Con questo titolo che fa pensare ad un film da vacanze, ad un cinepanettone spostato avanti di una settimana, Filippo Bologna (uno degli sceneggiatori di Perfetti Sconosciuti) fa il suo esordio da regista, presentandosi come una nuova alternativa all’idea di cinema delle festività. Anche se esce ben due mesi prima di Capodanno. Un’alternativa alle commedie che vuole essere diverso grazie alle iniezioni di genere.

Lo spiega lo stesso Filippo Bologna alla conferenza stampa del film:

“Come Lo chiamavano Jeeg Robot passa da Pasolini ai supereroi così ho fatto un western in cui ci sono il noir, la commedia, i generi e un pizzico di surrealismo. Il Capodanno in sé mi serviva perché è un motore di frustrazione. Tutti quanti sono sempre convinti che altrove ci sia una festa più divertente”.

La storia è quella di diverse persone che si riuniscono in una baita di montagna sperduta nella notte di Capodanno, molti sono lì perché è stata organizzata un’orgia ma è subito evidente che i padroni di casa non sono chi dicono di essere e che alcuni in realtà non sono lì per il sesso e hanno altri obiettivi.

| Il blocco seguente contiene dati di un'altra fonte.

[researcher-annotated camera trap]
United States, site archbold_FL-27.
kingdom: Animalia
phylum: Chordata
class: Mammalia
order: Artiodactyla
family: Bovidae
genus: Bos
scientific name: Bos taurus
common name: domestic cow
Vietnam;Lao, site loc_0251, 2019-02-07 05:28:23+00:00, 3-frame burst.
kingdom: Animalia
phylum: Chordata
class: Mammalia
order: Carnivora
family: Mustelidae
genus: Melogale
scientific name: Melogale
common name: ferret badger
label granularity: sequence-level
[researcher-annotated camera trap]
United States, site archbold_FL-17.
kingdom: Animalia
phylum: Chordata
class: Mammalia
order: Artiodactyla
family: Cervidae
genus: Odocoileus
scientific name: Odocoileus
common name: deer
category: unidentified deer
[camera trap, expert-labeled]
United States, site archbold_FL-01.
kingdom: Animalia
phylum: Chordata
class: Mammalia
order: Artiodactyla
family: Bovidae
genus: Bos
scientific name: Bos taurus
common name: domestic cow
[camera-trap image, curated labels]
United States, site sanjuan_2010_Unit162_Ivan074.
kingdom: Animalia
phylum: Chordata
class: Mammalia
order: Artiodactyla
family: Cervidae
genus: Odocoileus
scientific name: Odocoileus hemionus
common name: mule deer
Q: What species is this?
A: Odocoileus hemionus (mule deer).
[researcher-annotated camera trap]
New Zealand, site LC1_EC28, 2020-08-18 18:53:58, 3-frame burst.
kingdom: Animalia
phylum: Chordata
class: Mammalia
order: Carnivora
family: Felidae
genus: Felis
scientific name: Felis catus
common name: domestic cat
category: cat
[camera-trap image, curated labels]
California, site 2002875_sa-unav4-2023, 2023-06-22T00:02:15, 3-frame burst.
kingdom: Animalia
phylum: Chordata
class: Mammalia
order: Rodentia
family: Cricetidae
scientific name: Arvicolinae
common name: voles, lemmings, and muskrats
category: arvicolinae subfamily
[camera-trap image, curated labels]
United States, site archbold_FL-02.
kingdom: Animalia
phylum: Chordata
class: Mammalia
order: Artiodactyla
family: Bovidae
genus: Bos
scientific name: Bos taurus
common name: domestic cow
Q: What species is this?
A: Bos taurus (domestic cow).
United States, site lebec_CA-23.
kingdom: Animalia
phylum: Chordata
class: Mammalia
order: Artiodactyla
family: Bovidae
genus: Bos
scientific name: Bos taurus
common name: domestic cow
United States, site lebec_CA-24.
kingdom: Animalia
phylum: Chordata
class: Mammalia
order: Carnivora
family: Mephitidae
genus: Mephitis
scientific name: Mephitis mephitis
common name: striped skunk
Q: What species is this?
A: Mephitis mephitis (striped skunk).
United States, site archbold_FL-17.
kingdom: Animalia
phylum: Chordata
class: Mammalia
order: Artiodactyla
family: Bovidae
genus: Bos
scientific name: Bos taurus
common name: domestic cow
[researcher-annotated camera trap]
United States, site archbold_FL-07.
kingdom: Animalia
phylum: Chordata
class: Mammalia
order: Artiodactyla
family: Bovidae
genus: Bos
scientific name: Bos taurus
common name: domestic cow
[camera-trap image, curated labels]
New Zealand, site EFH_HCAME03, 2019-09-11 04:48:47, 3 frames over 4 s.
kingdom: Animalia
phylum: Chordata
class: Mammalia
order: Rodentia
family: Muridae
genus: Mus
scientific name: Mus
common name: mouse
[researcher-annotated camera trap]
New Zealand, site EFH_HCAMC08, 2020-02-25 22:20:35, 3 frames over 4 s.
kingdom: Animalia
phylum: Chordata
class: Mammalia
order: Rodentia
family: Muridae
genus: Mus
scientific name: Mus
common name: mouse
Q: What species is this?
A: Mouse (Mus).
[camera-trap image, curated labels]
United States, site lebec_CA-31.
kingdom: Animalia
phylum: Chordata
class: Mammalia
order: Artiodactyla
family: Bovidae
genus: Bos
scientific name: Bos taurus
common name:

Nel corso della serata la tensione verbale e fisica svelerà tutto.
Ogni storia è una sfida, per Bologna, e in questo caso

“la sfida era cercare di raccontare un po’ il presente attraverso il pretesto del sesso che è trasversale, universale, un ponte tra le classi sociali sempre sfumate.
Questo film è un dramma da camera alla fine, abbiamo visto La Cena dei Cretini, Il nome del figlio e con Perfetti Sconosciuti siamo riusciti a far capire che sappiamo scrivere anche noi dei drammi da camera. Di certo l’unità di luogo semplifica e contiene la narrazione, esaltando la drammaturgia, non posso però disporre di budget milionari come gli americani, devo ingegnarmi con l’immaginazione. Da qui l’idea delle coppie che si incontrano a Capodanno per scambiarsi. Ma c’era un problema di scrittura perché ad esempio film come Compagni di Scuola o Il Grande Freddo hanno personaggi con un vissuto condiviso, un passato insieme, qui la situazione deve deflagrare da sé. Così abbiamo fatto in modo che ogni personaggio incarnasse una parte in gioco dei temi più caldi della società di questo momento, c’è un reazionario, un maschilista e una donna succube come anche un discorso sui migranti e sull’accoglienza”.

Il film è pieno di riferimenti più o meno diretti al cinema di Quentin Tarantino ma Bologna non si limita a quello:

“C’è Tarantino, ci sono i Coen, c’è tutto il cinema che ho amato. Diventa una metacitazione perchè Tarantino è già uno che cannibalizza il cinema degli altri, citando lui citi anche il cinema di serie B italiano. Ad ogni modo c’è anche Buñuel”.

Infine il film potrebbe sembrare una tipica commedia delle feste ma quest’idea è subito respinta:

“Credo che in qualche modo il cinepanettone sia un genere legato a un’Italia che non esiste più e che io identifico con la fine della prima repubblica, e che si è poi protratto con vari tentativi diversi di riesumazione. Un cinema che abbiamo amato, come il cinema dei Vanzina, di intrattenimento e popolare che ha svolto una funzione sociale.
Credo che guardando quei film nel futuro capiremo molto di più sull’Italia. Ho trovato un grande coraggio nei produttori e nella distribuzione che hanno creduto in un linguaggio un po’ diverso. La riproposizione sempre dello stesso cinema, lo dice anche il box office, non funziona. Poi non so come andrà questo film. Ognuno può cogliere quello che crede ma vorrei che fosse premiato il coraggio di produttori e attori di venirmi dietro in questa sfida”.